Linked-In Q&A: 2SLS Advice

More Linked-In Q&A:

Can anyone give me guidance on performing a two-stage least-squares analysis using Excel, Minitab 15, or Statistica 9?

I’m taking an economics course and am required to perform this analysis, but only have experience in Excel. I’m not certain that Excel can handle this, so I downloaded trial versions of Minitab 15 and Statistica 9 but don’t have much experience with either program. Any guidance or instructions would certainly help. Thanks in advance…

My answer:

First, I will try to summarize what two-stage least squares regression (2SLS) is, for common understanding. 2SLS is a method for regression on models that violate one of the assumptions of standard, ordinary least squares (OLS) regression: recursivity. A path diagram (or equivalent structural equation/simultaneous equation/path equation) is said to be recursive when the causal arrows and error terms are non-looping. Basically, when there are loops in the model, an instrumental variable must be interposed to allow for the application of OLS. The steps are as follows: 1) new dependent or endogenous variables are created to substitute for the original ones, and 2) the regression is computed using OLS, but using the newly created variables, thus circumventing the resursivity constraint. For details on a concrete example, see the first link below.

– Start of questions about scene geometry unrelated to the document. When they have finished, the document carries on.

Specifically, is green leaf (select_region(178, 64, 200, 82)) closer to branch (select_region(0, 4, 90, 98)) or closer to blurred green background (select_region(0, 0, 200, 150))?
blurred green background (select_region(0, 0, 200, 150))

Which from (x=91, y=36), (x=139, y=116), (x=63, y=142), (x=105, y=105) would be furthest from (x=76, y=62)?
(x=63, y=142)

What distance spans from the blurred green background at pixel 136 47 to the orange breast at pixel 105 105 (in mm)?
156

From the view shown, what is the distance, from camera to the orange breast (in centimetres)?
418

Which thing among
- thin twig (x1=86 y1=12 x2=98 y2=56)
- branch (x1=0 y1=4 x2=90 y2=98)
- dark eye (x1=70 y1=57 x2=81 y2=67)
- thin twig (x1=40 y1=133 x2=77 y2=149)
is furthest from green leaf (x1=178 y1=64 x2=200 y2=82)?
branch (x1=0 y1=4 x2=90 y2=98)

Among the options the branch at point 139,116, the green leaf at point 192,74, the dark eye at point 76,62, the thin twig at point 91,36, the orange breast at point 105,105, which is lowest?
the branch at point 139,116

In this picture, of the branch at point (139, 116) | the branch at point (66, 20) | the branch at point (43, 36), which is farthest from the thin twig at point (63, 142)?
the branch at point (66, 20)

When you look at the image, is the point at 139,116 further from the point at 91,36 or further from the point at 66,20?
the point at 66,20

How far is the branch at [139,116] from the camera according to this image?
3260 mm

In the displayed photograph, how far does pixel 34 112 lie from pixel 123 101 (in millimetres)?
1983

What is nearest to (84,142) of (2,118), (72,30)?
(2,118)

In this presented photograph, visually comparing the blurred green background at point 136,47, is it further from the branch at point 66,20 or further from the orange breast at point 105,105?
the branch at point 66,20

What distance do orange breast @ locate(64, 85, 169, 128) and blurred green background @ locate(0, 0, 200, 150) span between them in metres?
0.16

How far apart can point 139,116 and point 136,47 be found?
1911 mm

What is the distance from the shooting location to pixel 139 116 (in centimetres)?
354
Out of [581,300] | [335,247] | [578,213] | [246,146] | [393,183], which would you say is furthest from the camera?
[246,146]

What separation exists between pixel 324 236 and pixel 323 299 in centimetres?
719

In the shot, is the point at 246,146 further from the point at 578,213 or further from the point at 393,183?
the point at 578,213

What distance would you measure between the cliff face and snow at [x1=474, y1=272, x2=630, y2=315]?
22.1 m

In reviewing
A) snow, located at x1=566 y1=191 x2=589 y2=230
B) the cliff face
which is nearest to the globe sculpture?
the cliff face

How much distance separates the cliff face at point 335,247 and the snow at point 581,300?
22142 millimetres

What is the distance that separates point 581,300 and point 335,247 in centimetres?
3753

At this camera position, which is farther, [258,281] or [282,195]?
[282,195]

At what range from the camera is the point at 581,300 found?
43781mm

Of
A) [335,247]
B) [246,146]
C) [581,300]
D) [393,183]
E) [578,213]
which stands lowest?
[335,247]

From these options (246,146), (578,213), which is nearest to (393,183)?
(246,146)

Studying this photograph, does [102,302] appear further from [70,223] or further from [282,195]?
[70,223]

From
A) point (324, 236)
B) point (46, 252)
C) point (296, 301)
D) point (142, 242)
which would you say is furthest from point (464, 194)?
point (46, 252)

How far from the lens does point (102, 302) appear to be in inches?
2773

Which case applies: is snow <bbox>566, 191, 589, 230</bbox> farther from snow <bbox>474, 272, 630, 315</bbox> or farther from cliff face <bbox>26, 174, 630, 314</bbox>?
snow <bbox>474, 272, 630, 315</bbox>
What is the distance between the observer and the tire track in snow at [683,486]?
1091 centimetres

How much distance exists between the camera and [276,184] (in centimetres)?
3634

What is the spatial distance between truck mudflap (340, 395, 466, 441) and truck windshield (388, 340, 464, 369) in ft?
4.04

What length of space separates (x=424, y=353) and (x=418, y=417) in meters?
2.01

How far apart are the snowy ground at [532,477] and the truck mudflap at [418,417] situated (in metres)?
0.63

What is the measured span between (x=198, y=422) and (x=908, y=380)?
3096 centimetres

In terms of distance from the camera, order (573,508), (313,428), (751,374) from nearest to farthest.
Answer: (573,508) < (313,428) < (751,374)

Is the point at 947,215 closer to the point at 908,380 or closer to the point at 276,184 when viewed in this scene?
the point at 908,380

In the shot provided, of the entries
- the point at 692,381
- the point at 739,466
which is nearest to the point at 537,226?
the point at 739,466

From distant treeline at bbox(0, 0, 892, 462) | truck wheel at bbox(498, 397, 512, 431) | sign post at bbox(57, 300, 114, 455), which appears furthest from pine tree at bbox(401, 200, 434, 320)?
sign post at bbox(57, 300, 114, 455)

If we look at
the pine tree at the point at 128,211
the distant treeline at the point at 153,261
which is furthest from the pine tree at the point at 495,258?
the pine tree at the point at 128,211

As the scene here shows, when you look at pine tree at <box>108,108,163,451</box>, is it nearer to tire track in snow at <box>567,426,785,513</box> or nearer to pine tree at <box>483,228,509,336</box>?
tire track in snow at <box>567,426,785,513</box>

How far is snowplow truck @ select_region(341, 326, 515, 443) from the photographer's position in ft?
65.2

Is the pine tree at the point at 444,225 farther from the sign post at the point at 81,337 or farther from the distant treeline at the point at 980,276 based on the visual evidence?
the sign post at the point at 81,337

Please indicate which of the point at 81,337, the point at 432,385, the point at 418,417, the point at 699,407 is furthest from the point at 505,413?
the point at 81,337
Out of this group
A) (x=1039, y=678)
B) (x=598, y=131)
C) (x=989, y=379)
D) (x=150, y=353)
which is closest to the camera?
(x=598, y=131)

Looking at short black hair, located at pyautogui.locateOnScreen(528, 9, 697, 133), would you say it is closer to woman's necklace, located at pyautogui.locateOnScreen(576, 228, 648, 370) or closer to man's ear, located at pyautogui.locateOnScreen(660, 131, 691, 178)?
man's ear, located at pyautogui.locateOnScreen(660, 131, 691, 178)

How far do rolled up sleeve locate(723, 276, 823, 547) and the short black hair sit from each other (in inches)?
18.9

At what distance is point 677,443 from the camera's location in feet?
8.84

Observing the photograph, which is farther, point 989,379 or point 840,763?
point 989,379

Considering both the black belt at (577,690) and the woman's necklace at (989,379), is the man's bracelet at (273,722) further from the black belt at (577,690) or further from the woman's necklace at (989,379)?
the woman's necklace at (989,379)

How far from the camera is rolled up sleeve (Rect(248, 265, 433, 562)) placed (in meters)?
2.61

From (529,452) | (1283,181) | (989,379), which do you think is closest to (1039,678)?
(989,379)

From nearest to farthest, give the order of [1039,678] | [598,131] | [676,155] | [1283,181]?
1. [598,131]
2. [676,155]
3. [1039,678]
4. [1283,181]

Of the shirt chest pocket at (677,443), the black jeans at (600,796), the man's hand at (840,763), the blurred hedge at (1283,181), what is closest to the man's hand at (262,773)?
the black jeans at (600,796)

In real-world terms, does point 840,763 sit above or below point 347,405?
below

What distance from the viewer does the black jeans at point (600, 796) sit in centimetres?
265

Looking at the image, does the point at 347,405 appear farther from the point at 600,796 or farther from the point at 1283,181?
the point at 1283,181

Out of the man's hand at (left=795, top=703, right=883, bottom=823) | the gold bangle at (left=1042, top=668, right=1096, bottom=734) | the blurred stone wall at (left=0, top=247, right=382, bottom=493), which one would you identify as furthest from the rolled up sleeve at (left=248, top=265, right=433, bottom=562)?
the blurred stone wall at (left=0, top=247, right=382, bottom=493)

By understanding the above in detail, 2SLS can be implemented in any modern-day statistical software (R, Statistica, SPSS), and even Excel with enough programming. So, what to do? Minitab does not appear to have a native 2SLS module, though you should be able to piece together a solution from its capabilities, but that is far from efficient. Apparently, Statistica 9 has an add-on module for handling 2SLS, but I have never used it. I suggest trying to get the 2SLS add-on for Statistica, if possible, or simply download EasyReg (second link below). EasyReg is free for non -commercial use, and has online instructions for ordinary least squares regression (last link below).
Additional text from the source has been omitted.